Wings clipped

I know Halloween is over, but I hope you will indulge me as I share this little story about the predicament that had me trapped in my costume into the wee hours of the morning, post-Halloween party.

There, that got your attention, didn’t it?

You see, I decided to purchase a costume this year. I wanted to be a killer bee. It wasn’t exactly original, but it was convenient. I searched the Internet and for reasons I am too embarrassed to admit, I ended up on the webpage of a popular adult store, (yep, one of those stores where the toys need more batteries than anything Mattel ever created).

Great, the closest thing to a bee outfit was some sexualized tart outfit. Is it my imagination or has Halloween become a perverted excuse to be nearly naked instead of a celebration of the marvelously macabre? Desperation negated necessity. I wanted that outfit.

I wish you could have seen the Carpenter’s face when I asked him to stop at the adult store on his way home from work. It’s a little different than the usual request: “Honey, can you bring home milk?”

That day was the most fun I have ever had texting my poor husband. Determined not to ask a sales person for help, the Carpenter was texting me details of two possible bee costumes. His short, to-the-point messages made it clear he wanted to grab the outfit and get out of there fast, but he had me on the other end of those texts, making it hard for him to choose the right costume and find the right size. I’m not sure he was as amused as I was, but he brought home the right outfit.

I had a plan to take that tarty costume and make it a nasty, angry bee outfit. I wore long leggings and boots, put leaves and twigs in an antennae hair band with my messy hair, and used the sleazy pull-up stockings as pull-down socks. It wasn’t as angry as I’d hoped, but it was not embarrassing either. Yet, I had to wear silly little wings with elastic strings around my arms. I must have decked a few strangers with my wings on the dance floor.

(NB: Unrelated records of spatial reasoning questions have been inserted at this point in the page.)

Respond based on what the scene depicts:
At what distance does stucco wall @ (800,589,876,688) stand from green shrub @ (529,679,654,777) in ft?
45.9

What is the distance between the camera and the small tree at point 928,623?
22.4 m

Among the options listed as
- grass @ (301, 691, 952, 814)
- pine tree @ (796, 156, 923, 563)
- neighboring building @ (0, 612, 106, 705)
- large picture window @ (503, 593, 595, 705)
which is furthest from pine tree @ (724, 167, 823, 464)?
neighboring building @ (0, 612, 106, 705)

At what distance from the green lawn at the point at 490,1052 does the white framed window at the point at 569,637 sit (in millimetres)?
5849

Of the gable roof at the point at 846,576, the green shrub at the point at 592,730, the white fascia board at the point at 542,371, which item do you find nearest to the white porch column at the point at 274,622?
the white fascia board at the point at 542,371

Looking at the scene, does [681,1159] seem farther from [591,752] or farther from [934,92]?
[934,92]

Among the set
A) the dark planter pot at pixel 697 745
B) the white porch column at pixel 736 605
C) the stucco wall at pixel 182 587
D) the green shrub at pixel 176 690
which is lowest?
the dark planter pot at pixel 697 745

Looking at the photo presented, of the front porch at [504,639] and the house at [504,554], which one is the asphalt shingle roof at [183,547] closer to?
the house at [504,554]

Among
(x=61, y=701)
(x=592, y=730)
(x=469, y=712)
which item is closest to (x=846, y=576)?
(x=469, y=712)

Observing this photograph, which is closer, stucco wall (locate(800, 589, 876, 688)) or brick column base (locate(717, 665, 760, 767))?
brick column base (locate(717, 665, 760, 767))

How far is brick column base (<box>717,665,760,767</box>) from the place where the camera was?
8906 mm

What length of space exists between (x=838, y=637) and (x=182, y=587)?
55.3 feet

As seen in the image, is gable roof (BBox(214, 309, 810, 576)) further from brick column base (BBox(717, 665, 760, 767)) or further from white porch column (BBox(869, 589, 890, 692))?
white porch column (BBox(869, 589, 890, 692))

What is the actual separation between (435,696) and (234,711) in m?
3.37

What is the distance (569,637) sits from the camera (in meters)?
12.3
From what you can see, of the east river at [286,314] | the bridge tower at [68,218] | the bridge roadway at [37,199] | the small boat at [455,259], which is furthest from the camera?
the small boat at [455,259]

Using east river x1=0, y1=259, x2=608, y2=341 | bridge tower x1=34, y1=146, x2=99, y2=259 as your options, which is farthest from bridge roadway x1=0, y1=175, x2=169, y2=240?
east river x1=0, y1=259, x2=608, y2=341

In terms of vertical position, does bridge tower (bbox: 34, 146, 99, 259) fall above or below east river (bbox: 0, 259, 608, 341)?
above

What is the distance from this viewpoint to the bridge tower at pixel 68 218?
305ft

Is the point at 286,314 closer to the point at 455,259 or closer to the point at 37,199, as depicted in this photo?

After a few hours at the Halloween party, the wings started to hurt. A very nice lady found me, a very frustrated bee, in the ladies washroom wrestling with my costume, trying to get free of my wings. I was at a loss of how to be a bee without them, but I couldn’t bear it any longer. Her solution? Tie the wings to my bra strap. Brilliant. She fastened the elastics tightly to my underclothes and no one was the wiser. No more pain. Moments later the Queen bee was back on the dance floor, winging it.

Somewhere after 2am, that strategy didn’t seem so wise. I was trapped. I couldn’t get the bee outfit over my head nor could I step out of it. I was tied in, tight. Even if I could reach, I couldn’t untie the knots. I was a hostage in my own costume.

The Carpenter was unable to assist in my dismantling due to celebratory consumption of Halloween-themed beverages. So there I was, a ridiculous, hostile black and yellow-striped catastrophe, wrestling myself in the dark.

I will spare you the details of how I got free but suffice it to say, no bees were harmed in the making of this story. No Carpenters either.